Minister of Culture of Montenegro
- In office 28 December 2017 – 4 December 2020
- Prime Minister: Duško Marković
- Preceded by: Janko Ljumović
- Succeeded by: Vesna Bratić (as Education, Science, Culture and Sports)

Mayor of Cetinje
- In office 23 November 2010 – 28 December 2017
- Preceded by: Milovan Janković
- Succeeded by: Aleksandar Kašćelan

Personal details
- Born: 11 March 1977 (age 49) Cetinje, SR Montenegro, SFR Yugoslavia
- Party: Democratic Party of Socialists
- Spouse: Milena Marović
- Occupation: Politician

= Aleksandar Bogdanović (politician) =

Montenegrin politician

Aleksandar Bogdanović (Александар Богдановић; born 11 March 1977) is a Montenegrin politician, former minister of culture in Government of Montenegro and former mayor of Cetinje, deputy of Democratic Party of Socialists in Parliament of Montenegro.

==Biography==
He was born on 11 March 1977 in Cetinje. Finishing high school in California, Bogdanović graduated management in Belgrade. From 2000 to 2005, served in Ministry of Economy, and from 2005 he was an advisor of President of Montenegro Filip Vujanović.

In 2009, Bogdanović became a youngest MP in Parliament of Montenegro, as a member of Democratic Party of Socialists. In 2010, Bogdanović started his mandate as mayor of Cetinje. On 2013, after an absolute win on Cetinje local elections, he gained another mandate on that position.

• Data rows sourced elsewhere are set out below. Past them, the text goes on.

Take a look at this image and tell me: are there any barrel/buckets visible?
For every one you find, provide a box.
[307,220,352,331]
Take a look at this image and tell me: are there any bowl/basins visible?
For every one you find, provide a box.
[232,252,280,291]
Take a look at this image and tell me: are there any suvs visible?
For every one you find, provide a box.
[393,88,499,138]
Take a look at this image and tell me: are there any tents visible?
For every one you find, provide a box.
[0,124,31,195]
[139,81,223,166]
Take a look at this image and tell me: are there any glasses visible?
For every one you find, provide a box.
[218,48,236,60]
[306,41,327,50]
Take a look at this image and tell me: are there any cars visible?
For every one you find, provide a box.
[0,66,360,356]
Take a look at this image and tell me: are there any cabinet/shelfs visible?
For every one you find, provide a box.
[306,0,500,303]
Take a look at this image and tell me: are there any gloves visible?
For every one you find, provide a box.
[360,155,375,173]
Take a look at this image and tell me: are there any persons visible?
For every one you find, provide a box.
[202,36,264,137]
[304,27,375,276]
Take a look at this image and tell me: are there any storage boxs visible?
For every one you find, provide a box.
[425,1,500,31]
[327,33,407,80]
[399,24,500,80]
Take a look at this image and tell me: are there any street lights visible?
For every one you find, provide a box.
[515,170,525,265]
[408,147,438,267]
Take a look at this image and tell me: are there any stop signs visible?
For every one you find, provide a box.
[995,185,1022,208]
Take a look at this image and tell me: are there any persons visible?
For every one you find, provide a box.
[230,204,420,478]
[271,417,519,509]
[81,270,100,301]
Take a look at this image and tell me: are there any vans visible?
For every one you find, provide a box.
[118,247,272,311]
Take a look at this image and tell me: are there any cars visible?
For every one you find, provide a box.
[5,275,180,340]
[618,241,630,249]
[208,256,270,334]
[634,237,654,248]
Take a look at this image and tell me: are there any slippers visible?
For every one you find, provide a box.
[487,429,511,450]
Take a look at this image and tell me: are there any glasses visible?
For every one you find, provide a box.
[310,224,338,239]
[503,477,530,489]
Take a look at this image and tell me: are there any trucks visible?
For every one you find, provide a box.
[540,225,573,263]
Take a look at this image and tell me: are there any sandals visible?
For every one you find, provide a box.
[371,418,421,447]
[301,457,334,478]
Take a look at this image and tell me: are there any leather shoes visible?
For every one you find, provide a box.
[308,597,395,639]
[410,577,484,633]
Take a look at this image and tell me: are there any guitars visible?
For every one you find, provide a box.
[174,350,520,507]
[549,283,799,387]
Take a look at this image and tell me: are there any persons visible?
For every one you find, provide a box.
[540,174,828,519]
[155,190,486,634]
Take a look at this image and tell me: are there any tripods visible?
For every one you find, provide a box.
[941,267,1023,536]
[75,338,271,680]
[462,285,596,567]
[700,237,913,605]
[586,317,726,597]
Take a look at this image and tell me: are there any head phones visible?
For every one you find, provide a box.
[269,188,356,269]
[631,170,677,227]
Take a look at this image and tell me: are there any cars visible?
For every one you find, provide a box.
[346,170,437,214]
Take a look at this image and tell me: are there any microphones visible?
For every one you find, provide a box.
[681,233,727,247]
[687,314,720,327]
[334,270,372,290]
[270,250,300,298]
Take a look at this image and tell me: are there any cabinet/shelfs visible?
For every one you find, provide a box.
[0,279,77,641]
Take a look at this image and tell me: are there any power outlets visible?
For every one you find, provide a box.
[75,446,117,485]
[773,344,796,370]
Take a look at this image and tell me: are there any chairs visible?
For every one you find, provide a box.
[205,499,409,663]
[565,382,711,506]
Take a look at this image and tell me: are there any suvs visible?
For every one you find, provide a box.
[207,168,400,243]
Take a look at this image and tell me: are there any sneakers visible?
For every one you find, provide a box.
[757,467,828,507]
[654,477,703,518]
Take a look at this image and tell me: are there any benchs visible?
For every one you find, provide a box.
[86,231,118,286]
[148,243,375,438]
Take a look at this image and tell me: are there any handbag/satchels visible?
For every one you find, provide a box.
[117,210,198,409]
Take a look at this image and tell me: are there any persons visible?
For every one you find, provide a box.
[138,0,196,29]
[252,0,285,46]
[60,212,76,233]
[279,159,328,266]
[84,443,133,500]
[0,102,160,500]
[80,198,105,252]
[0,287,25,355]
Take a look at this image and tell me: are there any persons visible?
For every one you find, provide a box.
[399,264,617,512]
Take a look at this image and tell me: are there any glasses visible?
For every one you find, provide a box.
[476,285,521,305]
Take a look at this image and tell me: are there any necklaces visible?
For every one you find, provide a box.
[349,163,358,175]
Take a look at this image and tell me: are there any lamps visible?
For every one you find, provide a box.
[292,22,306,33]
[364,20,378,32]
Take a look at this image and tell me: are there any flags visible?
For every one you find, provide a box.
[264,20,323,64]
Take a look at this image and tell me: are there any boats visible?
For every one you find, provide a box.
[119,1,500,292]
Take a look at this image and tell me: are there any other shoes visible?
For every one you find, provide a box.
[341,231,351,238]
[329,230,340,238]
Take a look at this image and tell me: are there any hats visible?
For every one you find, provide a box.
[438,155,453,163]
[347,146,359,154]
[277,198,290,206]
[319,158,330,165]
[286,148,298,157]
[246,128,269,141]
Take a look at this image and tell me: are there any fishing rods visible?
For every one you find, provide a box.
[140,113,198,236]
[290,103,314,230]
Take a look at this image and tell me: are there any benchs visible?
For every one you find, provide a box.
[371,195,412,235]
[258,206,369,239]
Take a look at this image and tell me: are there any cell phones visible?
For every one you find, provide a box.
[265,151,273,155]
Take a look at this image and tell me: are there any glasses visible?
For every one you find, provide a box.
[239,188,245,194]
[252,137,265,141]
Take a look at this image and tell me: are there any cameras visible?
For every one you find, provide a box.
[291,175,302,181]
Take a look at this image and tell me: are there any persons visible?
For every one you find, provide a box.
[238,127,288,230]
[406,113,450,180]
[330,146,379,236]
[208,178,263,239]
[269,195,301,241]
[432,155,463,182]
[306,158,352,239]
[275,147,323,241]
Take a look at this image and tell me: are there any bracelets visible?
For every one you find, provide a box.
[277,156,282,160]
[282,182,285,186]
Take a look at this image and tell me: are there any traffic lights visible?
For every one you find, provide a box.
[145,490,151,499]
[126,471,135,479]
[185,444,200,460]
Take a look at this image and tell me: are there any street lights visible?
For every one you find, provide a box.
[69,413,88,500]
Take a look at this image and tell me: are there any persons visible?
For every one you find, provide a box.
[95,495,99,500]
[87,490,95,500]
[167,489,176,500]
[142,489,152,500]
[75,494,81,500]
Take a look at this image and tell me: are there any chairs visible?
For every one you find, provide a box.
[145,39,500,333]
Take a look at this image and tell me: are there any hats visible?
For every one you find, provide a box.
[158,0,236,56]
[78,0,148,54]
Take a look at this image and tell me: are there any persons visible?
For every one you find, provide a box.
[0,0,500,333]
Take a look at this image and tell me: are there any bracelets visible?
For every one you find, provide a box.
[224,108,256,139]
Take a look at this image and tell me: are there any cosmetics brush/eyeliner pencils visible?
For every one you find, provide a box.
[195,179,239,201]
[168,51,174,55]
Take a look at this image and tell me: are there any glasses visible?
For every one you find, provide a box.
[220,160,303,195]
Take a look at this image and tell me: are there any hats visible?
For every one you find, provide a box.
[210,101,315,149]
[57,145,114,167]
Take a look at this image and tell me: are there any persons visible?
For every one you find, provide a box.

In 2017, Government of Montenegro informed that Bogdanović would be a new minister of culture. That proposal was approved by Parliament of Montenegro on 28 December 2017.

== Other work ==

=== Memberships and awards ===
He was also a member of Permanent High Level Group (PHLG) and representative of Montenegro in the Athens process. From 2011 to 2014, he was the President of the Union of municipalities of Montenegro. In December 2014, he was elected as a President of the Board of the Union of municipalities of Montenegro.

Bogdanović was awarded as Best Mayor of the region in 2014, during the ceremony for the election of the best manager and the best company of Southeastern and Middle Europe (Sarajevo). During the same year, President of Italy Giorgio Napolitano awarded Bogdanović with the Order of the Star of Italy, the most significant acknowledgement that is being awarded to foreign citizens for extraordinary contribution to the promotion of Italian culture.

| Ribbon bar | Award or decoration | Country | Date | Place | Note | Ref. |
|---|---|---|---|---|---|---|
|  | Order of the Star of Italy | Italy | 3 June 2014 | Rome |  |  |

=== Academic Work ===
From 2007 to 2011, Aleksandar Bogdanović was lecturer at the Faculty of Administrative and European Studies (FDES) in Podgorica, on the subjects Economy of public sector and Public finances of the EU. He was guest lecturer at the University in Belgrade, Diplomatic Academy and University in Sofia.

=== Sports ===
From 2013 to 2018, Bogdanović was a president of Football Club Lovćen. During his mandate, FK Lovćen won Montenegrin Cup (2014) and played first-ever and so far the only season in UEFA competitions.

==Personal life==
Since 2012, Aleksandar Bogdanović is married to Milena Marović. He lives in Cetinje, where is the seat of Ministry of Culture, too. He speaks English and Spanish language.